__TRAVAIL À FAIRE__:
**a.** Citez le passage de l'extrait sur la thèse de Piketty qui va de « Cela dit, ce » à « difficilement être établie. ».
**b.** Prolongez, s'il vous plaît, l'extrait sur la thèse de Piketty à partir de sa dernière phrase.

__EXTRAIT FOURNI__:

>>>>>

Cette réfutation de la thèse de Thomas Piketty s’expliquerait par le fait que ce dernier a supposé que le taux d’épargne des ménages était relativement stable dans le temps : c’est la condition théorique pour que le rapport entre r et g affecte l’évolution de la part du capital dans le revenu national.
Or selon M. Goes, à la suite d’autres économistes, cette hypothèse est fausse et il propose à la fois des arguments théoriques (théorie du revenu permanent de Milton Friedman, énoncée en 1957) et empiriques pour avancer que les fluctuations du taux d’épargne « contrebalancent les fortes augmentations prévues de la part du capital ». Quand il diminue, pour toutes sortes de raisons, ce qui arrive habituellement quand l’économie ralentit, la constitution du capital en est logiquement affectée. Donc, si comme l’envisage Piketty on assiste à un fléchissement de la croissance dans les années qui viennent (il la voit plafonner à un pour cent par an sur un siècle dans les pays avancés) l’accumulation du capital sera moindre et même si les revenus qu’on en tire progressent plus vite que la croissance générale, leur part dans le total n’augmentera pas, voire régressera. C’est ce que Carlos Goes a observé.
Cela dit, ce dernier reconnaît avec une grande honnêteté intellectuelle que ses conclusions valent pour la période de trente ans qu’il a étudiée et qu’il est possible que sur le long terme la thèse de Piketty se vérifie. En effet, l’économiste français a raisonné sur des périodes beaucoup plus longues que son collègue brésilien, et a d’ailleurs admis que sur une échelle de temps plus réduite la relation observée n’est peut-être pas validée. Mais comme son ouvrage ne fournit pas de chiffres précis sur la période 1980-2012 étudiée par Carlos Goes une comparaison directe peut difficilement être établie.
Il reste que le document publié sous l’égide du FMI relance le débat. Goes reconnaît que, si sur les trois dernières décennies la théorie de Piketty est invalidée, comme par ailleurs l’accroissement des inégalités au cours de cette période est une réalité statistique incontestable, il faut bien expliquer cela autrement que par l’écart entre le taux de croissance des revenus du capital et celui de l’économie dans son ensemble.

<<<<<

(Données de raisonnement sur la géométrie des scènes)
>>>>>

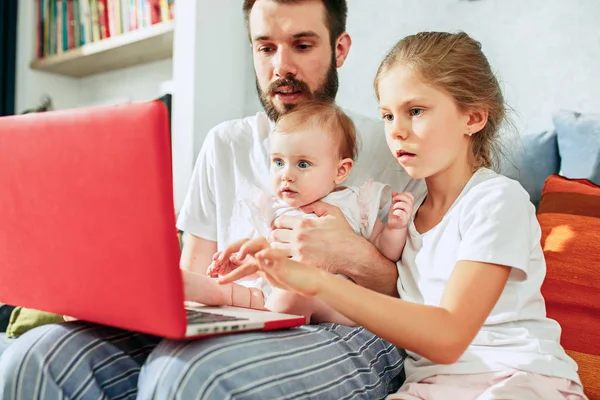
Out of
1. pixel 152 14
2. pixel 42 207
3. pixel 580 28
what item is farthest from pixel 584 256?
pixel 152 14

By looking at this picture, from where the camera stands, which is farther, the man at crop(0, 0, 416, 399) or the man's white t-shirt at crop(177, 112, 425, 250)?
the man's white t-shirt at crop(177, 112, 425, 250)

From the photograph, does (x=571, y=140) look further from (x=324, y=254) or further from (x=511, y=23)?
(x=324, y=254)

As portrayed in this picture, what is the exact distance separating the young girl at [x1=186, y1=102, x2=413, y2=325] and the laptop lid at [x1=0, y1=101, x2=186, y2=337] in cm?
41

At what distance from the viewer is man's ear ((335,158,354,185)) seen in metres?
1.35

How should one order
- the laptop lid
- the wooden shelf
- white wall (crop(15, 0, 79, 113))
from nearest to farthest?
the laptop lid
the wooden shelf
white wall (crop(15, 0, 79, 113))

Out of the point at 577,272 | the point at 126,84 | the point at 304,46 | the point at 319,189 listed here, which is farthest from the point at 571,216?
the point at 126,84

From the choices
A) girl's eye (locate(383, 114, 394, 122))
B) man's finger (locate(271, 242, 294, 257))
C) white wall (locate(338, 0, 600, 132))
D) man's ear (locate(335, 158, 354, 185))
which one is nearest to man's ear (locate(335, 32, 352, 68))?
white wall (locate(338, 0, 600, 132))

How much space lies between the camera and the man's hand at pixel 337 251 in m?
1.23

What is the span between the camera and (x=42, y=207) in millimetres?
840

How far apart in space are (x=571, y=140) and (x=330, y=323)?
694 millimetres

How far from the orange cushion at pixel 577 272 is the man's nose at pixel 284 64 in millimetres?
694

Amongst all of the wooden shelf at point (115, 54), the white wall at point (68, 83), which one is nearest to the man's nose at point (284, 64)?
the wooden shelf at point (115, 54)

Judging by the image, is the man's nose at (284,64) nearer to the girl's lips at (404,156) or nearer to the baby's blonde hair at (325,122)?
the baby's blonde hair at (325,122)

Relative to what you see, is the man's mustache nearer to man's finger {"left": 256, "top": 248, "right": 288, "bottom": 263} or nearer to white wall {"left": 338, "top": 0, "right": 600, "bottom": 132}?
white wall {"left": 338, "top": 0, "right": 600, "bottom": 132}
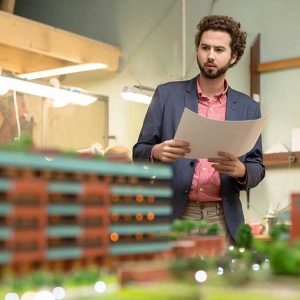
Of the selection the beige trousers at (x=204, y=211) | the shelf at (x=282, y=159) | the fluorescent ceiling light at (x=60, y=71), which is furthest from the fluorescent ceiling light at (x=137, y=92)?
the beige trousers at (x=204, y=211)

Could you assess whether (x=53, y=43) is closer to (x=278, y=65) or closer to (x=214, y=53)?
(x=278, y=65)

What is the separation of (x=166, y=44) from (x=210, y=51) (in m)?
4.02

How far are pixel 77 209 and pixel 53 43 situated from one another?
16.4ft

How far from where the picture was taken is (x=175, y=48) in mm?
6234

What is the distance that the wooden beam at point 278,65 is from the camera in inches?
213

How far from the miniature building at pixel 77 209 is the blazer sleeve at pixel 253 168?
1.01 m

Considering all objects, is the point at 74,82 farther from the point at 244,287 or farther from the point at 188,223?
the point at 244,287

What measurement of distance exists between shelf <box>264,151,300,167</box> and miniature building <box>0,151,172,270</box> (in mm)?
Answer: 4229

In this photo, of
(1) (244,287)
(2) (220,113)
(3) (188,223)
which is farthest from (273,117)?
(1) (244,287)

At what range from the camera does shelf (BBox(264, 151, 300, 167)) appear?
5.23m

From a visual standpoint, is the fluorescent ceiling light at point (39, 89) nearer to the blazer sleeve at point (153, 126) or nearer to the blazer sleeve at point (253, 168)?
the blazer sleeve at point (153, 126)

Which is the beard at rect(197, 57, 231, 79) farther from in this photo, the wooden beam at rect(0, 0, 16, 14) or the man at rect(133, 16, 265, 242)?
the wooden beam at rect(0, 0, 16, 14)

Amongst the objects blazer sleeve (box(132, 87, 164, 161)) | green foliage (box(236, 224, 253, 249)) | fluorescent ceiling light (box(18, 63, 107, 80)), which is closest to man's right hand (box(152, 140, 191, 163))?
blazer sleeve (box(132, 87, 164, 161))

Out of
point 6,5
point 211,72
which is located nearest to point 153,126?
point 211,72
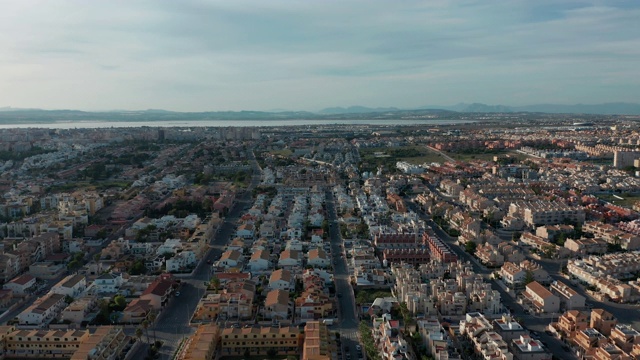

<<<<<

__RÉSULTATS DE L'EXERCICE__:
**a.**
Cela dit, ce dernier reconnaît avec une grande honnêteté intellectuelle que ses conclusions valent pour la période de trente ans qu’il a étudiée et qu’il est possible que sur le long terme la thèse de Piketty se vérifie. En effet, l’économiste français a raisonné sur des périodes beaucoup plus longues que son collègue brésilien, et a d’ailleurs admis que sur une échelle de temps plus réduite la relation observée n’est peut-être pas validée. Mais comme son ouvrage ne fournit pas de chiffres précis sur la période 1980-2012 étudiée par Carlos Goes une comparaison directe peut difficilement être établie.

**b.**
Il ne prétend pas répondre à la question, mais suggère néanmoins de ne pas se limiter à l’explication unique qui a fait le succès du livre. La montée des inégalités s’explique par plusieurs facteurs (mondialisation, évolution des technologies, compétences et des innovations etc.) qui se renforcent bien souvent les uns les autres.
Un des objectifs poursuivis par Piketty lors de la publication de son ouvrage était de « remettre la question de la répartition au cœur de l’analyse économique ». La dynamique des richesses et de leur distribution était un sujet central au XIXe siècle comme le montrent les écrits d’Adam Smith, David Ricardo et Karl Marx. Par la suite les économistes se sont davantage intéressés aux problématiques de croissance et de production.
Selon Dani Rodrik, professeur à Princeton, Piketty a atteint son objectif, en apportant « des détails empiriques d’importance cruciale dans le débat public, ainsi qu’un cadre d’analyse simple et utile ». Les critiques qu’il a essuyées et les travaux menés depuis 2013 montrent bien le nouvel intérêt des économistes pour ces questions.
Un constat a priori très positif, aussi bien sur le plan académique qu’opérationnel : plus les inégalités seront étudiées, plus elles auront de chances d’être combattues efficacement. Mais les désaccords persistants entre les experts n’arrangent pas les choses. Les diagnostics posés par les uns et les autres sont très différents et conduisent naturellement à des préconisations très variées, ce qui complique d’autant plus la tâche des gouvernements qui peuvent craindre qu’en se fiant à des analyses erronées, ils ne finissent par aggraver les inégalités qu’ils souhaitent combattre.